I shoot her a loaded glance, eyes resting ever so briefly on her tits, and then look back to the road. “I was born in Russell. Richard moved next door when he was six. We went to school together. All the kids picked on Richard because he was a skinny nerd who was always falling down and always crying and couldn’t swim. But because I was Richard’s neighbor, I started to feel sorry for him. I started standing up for him. With my fists. We’ve been friends ever since.” I pause, briefly raising my fingers off the steering wheel. “Happy now?”
She nods thoughtfully. “Figures Richard was a nerd from the start. I mean, you’d have to be to be marrying my sister. Plus his last name looks like boner.”
I almost laugh. “It is Boner.”
“Yeah but it’s pronounced Bon-air,” she says.
I rub my lips together before I look at her. She’s serious.
“You think his last name is Bon-air? It’s not. It’s Boner. It’s Richard Boner, AKA Dick Boner, reason one million why he’s been made fun of his whole life.”
She shakes her head, her eyes wide. “It can’t be. When he added me on Facebook, I immediately started making fun of his last name and Lacey insisted it’s pronounced Bon-Air.”
“Lacey is lying,” I tell her. “Haven’t you figured that’s why she’s hesitant on taking his last name.”
“I thought it was because of our Lewis legacy.”
“Legacy? Aren’t your parents apple farmers?”
“So…she might become Lacey Boner.” She giggles for a moment, and then sobers up. “If she’s lying about Dick Boner, what else could she be lying about?”
“I don’t know, and I don’t care. You’ve got your issues.”
“What does that mean?”
Why did I open my mouth? I should have stopped talking hours ago.
“What does that mean, Tai? If that is your real name.”
I give her a look. “Why wouldn’t it be my name?”
“It sounds made up.”
“It’s not. It’s Maori.”
She’s silent for a moment. “Oh. Are you Maori?”
I nod. My skin gets pretty dark in the sun, and it’s the end of summer now so I’m pretty brown, but perhaps it isn’t obvious to her.
“Yeah. Maori on my mother’s side.”
“So what does Tai mean?”
“It means ‘Great Extreme’.”
She rubs her lips together as if she’s trying not to laugh.
“What?” I ask testily.
“Great Extreme what? Great Extreme Grump?”
My eyes roll back. “Whatever you want to call me, it makes zero difference to me. Anyway, you’re named after a weed.”
“I don’t know what you call them here, but at home a daisy is a flower. A pretty one.” She’s so indignant, I’m almost smiling.
“Yeah, they’re weeds.”
She practically jumps in her seat. “Daisies aren’t weeds! They’re flowers!”
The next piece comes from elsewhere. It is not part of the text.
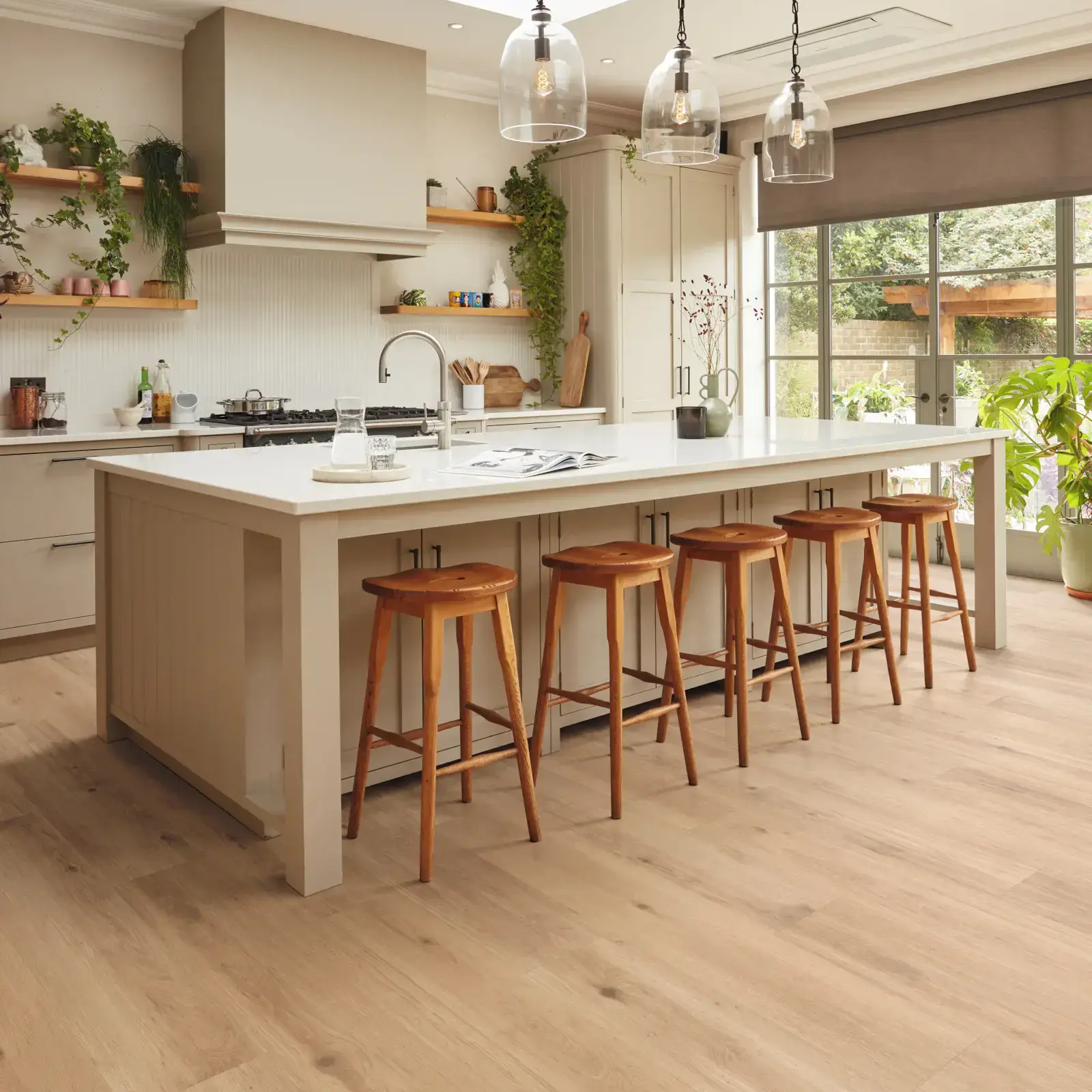 Kitchen LVP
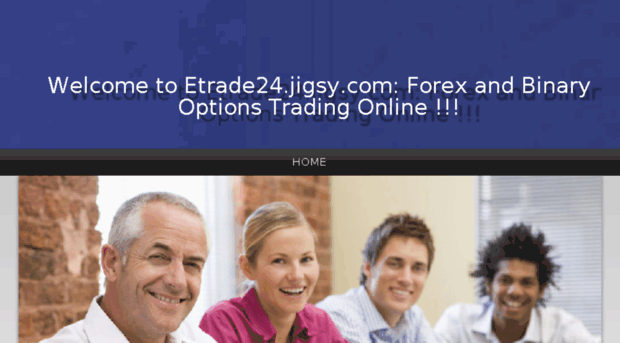 etrade24.jigsy.com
“They’re weeds and I mow them down every spring.” I give her a smirk. “Pretty fitting name if you ask me.”
The glare returns to her eyes. “Forget grump, you’re a full-on dick.”
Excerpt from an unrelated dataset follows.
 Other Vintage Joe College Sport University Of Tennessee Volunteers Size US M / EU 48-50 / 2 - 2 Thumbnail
I shrug. “As I said, whatever you want to call me makes no difference to me.”
And at that, she seems to shut up.
I glance down at the dashboard clock and sigh internally at how slow this has been going. It’s been a hell of a day so far.
I woke up early having spent the night on one of the boats I had to sail from the Bay of Islands last week, down to Auckland Harbor for a client. I met the client, handed off the boat, and then started up on the motorway back up to Russell.
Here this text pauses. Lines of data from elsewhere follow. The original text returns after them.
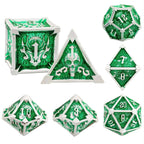 Gothic Mysticism - Starhorn Metal dnd Dice Set Collection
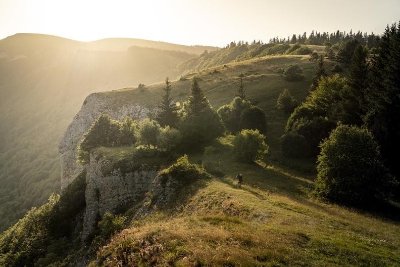 GR® 93 de Pays - Le tour du Vercors Drôme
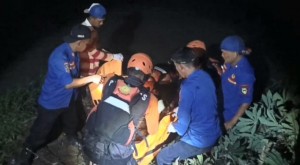 Empat Hari Pencarian, Korban Tenggelam Di Pekon Sinar Banten Ditemukan Meninggal Dunia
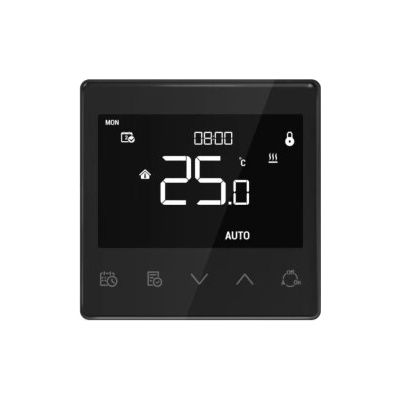 Fibaro WARM-CONTROL Black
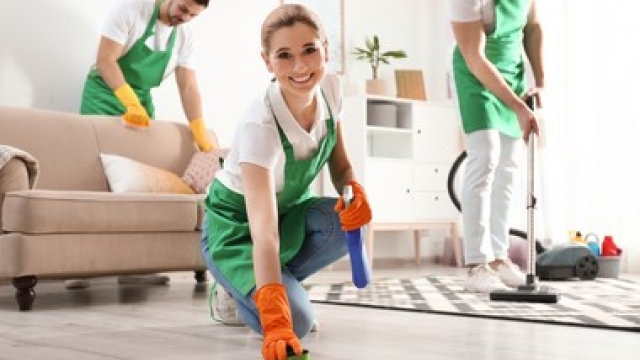 Transform Your Space: The Magic of Professional Cleaning Services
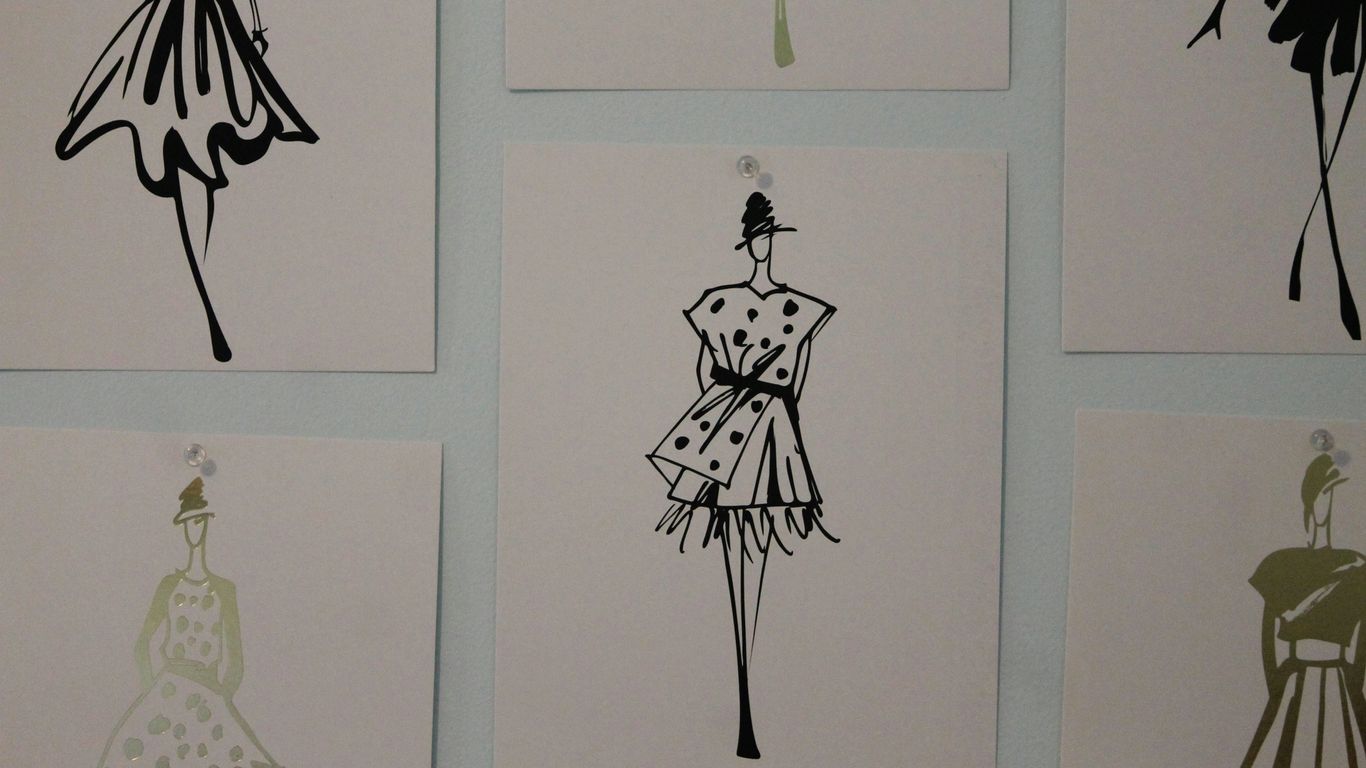 Custom swimwear sample development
That’s when Lacey called me in hysterics, saying her sister Daisy had arrived a day early and she hadn’t arranged any pickup for her. I guess tomorrow Daisy was supposed to arrive at the same time as another guest was passing through and they were going to give her a ride or something. At any rate, I thought it was odd that Daisy was arriving on the day of the wedding rehearsal, as if she was trying to cut the trip as short as possible. But from the way that Lacey sometimes refers to Daisy as being flakey and pampered and distant, I figured it was normal.